(Dataset excerpts)
Content starts

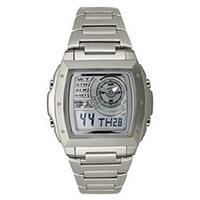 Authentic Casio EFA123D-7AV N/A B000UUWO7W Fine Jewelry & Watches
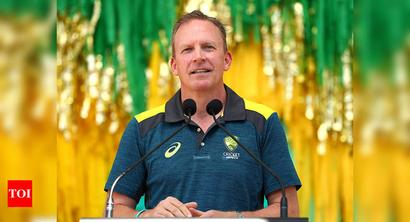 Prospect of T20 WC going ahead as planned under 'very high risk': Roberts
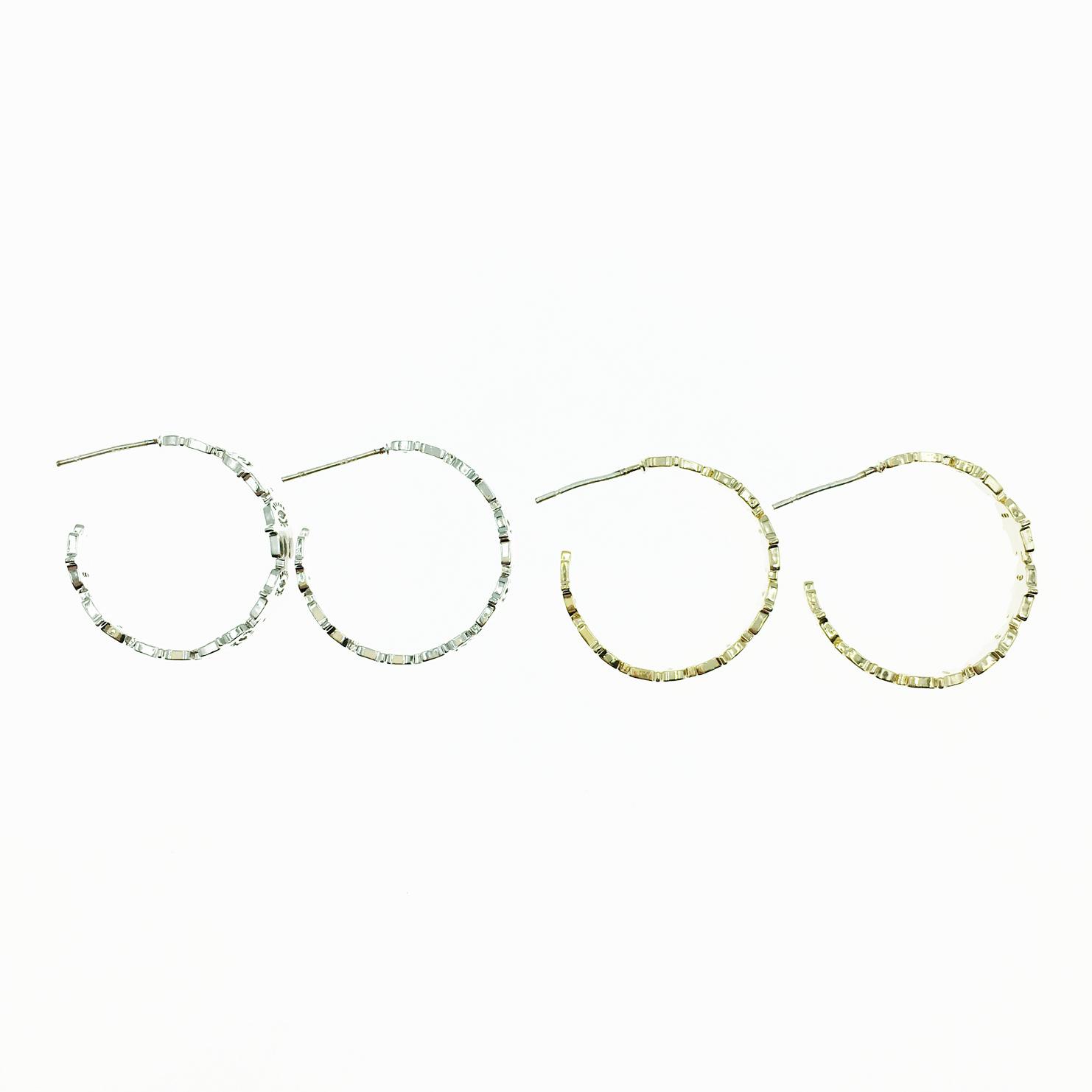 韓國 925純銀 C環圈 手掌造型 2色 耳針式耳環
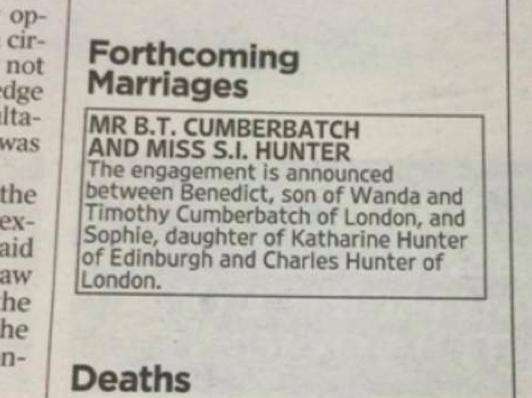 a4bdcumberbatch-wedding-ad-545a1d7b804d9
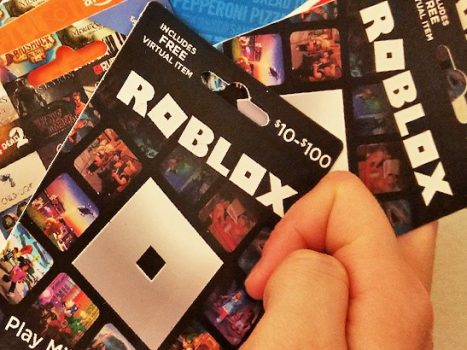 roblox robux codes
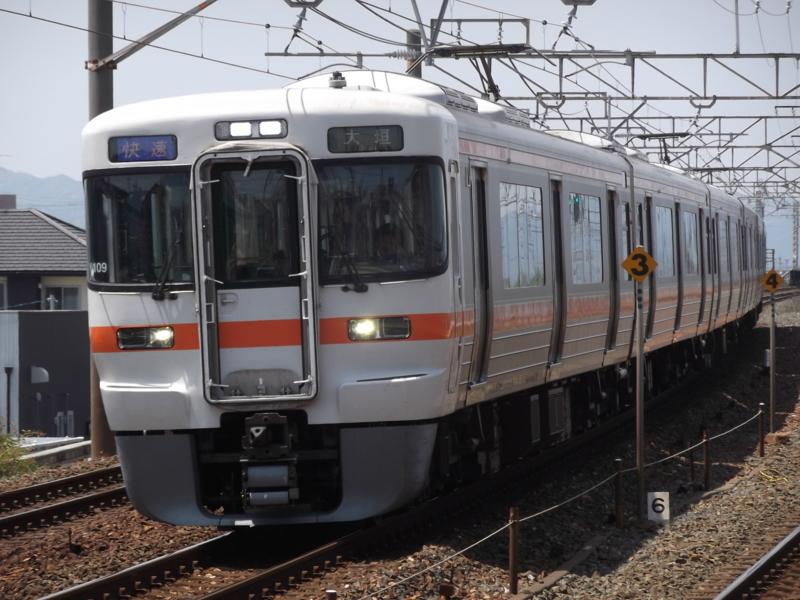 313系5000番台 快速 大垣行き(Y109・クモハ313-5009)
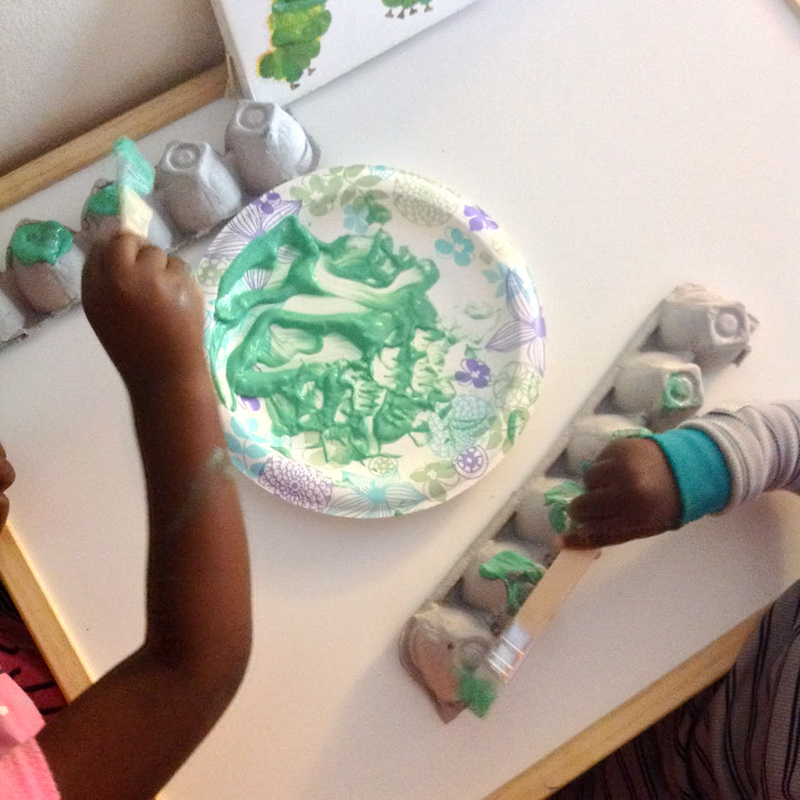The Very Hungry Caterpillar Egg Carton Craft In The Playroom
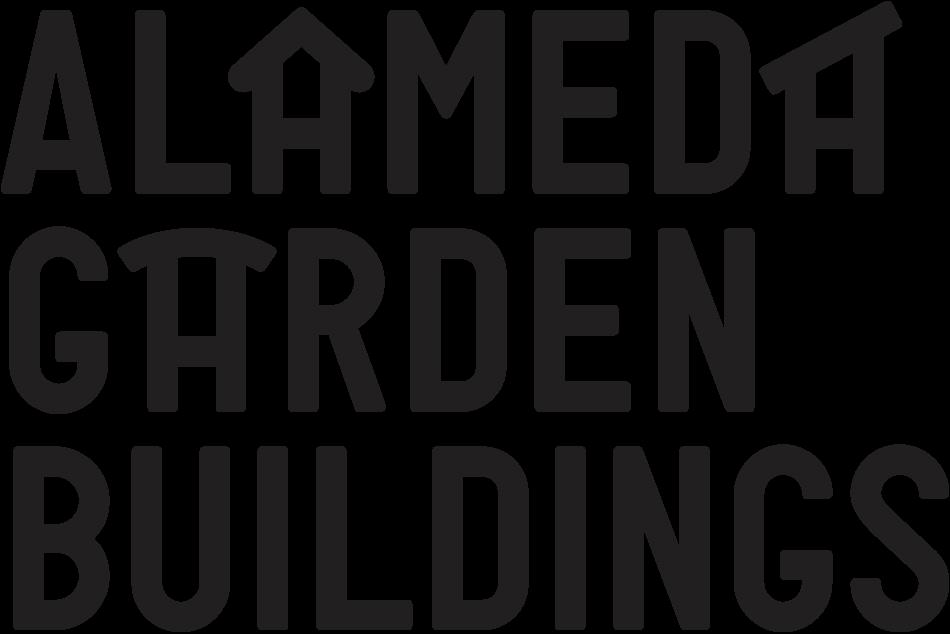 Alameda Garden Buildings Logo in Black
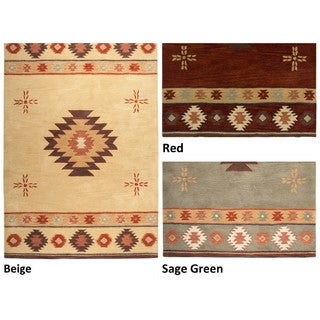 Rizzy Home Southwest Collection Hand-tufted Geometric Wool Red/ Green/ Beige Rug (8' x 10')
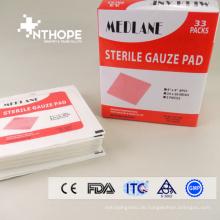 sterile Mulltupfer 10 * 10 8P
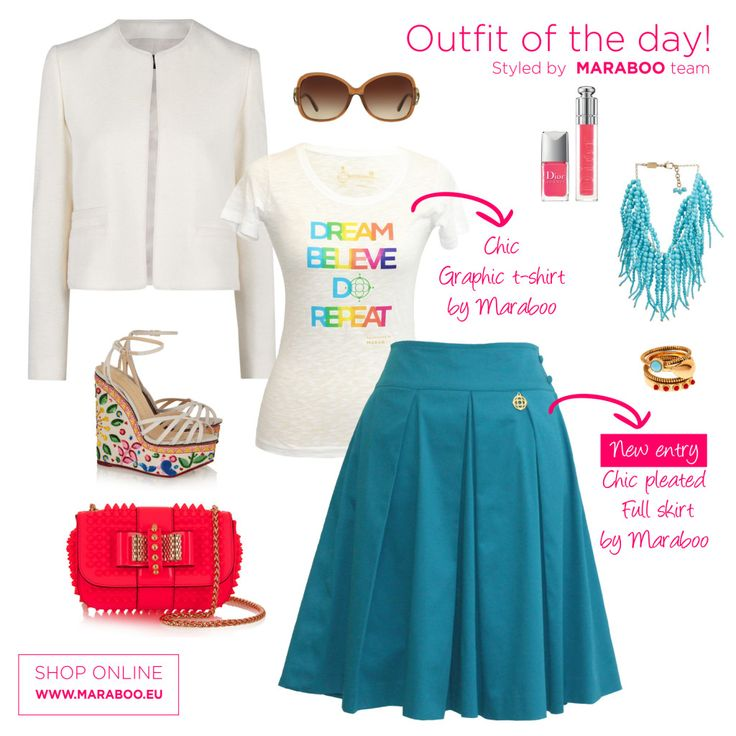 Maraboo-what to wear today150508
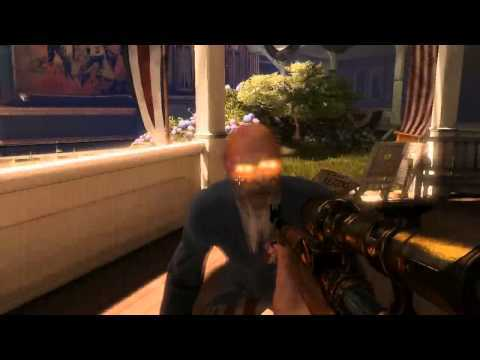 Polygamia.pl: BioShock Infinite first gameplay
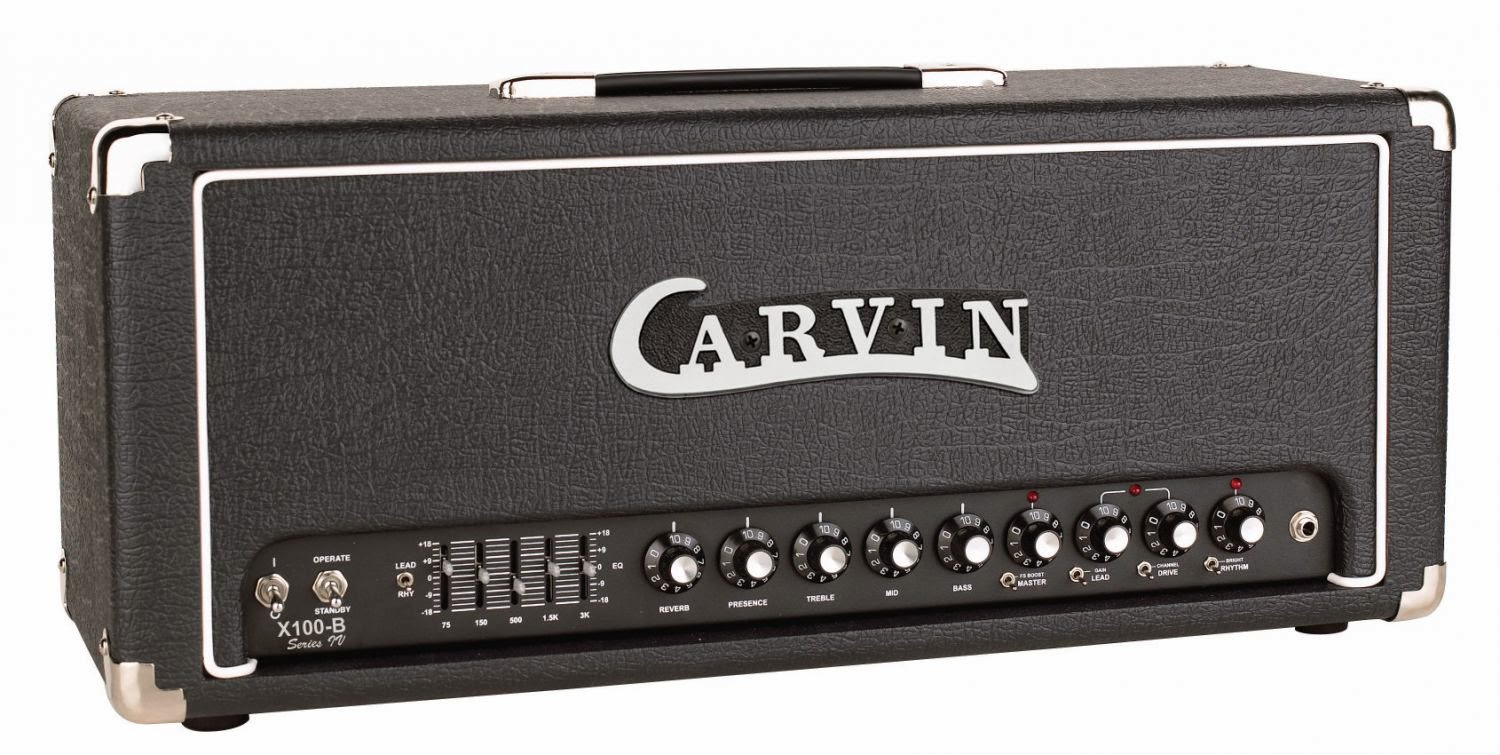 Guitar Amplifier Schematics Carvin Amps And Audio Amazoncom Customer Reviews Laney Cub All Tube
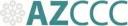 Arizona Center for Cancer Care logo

Content ends

◆ Directions for this task:
Leave out every picture, and write out exactly the lines from the one with "a4bdcumberbatch-wedding-ad-545a1d7b804d9" through the end of the records above, both ends included.

◆ Output:
 a4bdcumberbatch-wedding-ad-545a1d7b804d9
 roblox robux codes
 313系5000番台 快速 大垣行き(Y109・クモハ313-5009)
The Very Hungry Caterpillar Egg Carton Craft In The Playroom
 Alameda Garden Buildings Logo in Black
 Rizzy Home Southwest Collection Hand-tufted Geometric Wool Red/ Green/ Beige Rug (8' x 10')
 sterile Mulltupfer 10 * 10 8P
 Maraboo-what to wear today150508
 Polygamia.pl: BioShock Infinite first gameplay
 Guitar Amplifier Schematics Carvin Amps And Audio Amazoncom Customer Reviews Laney Cub All Tube
 Arizona Center for Cancer Care logo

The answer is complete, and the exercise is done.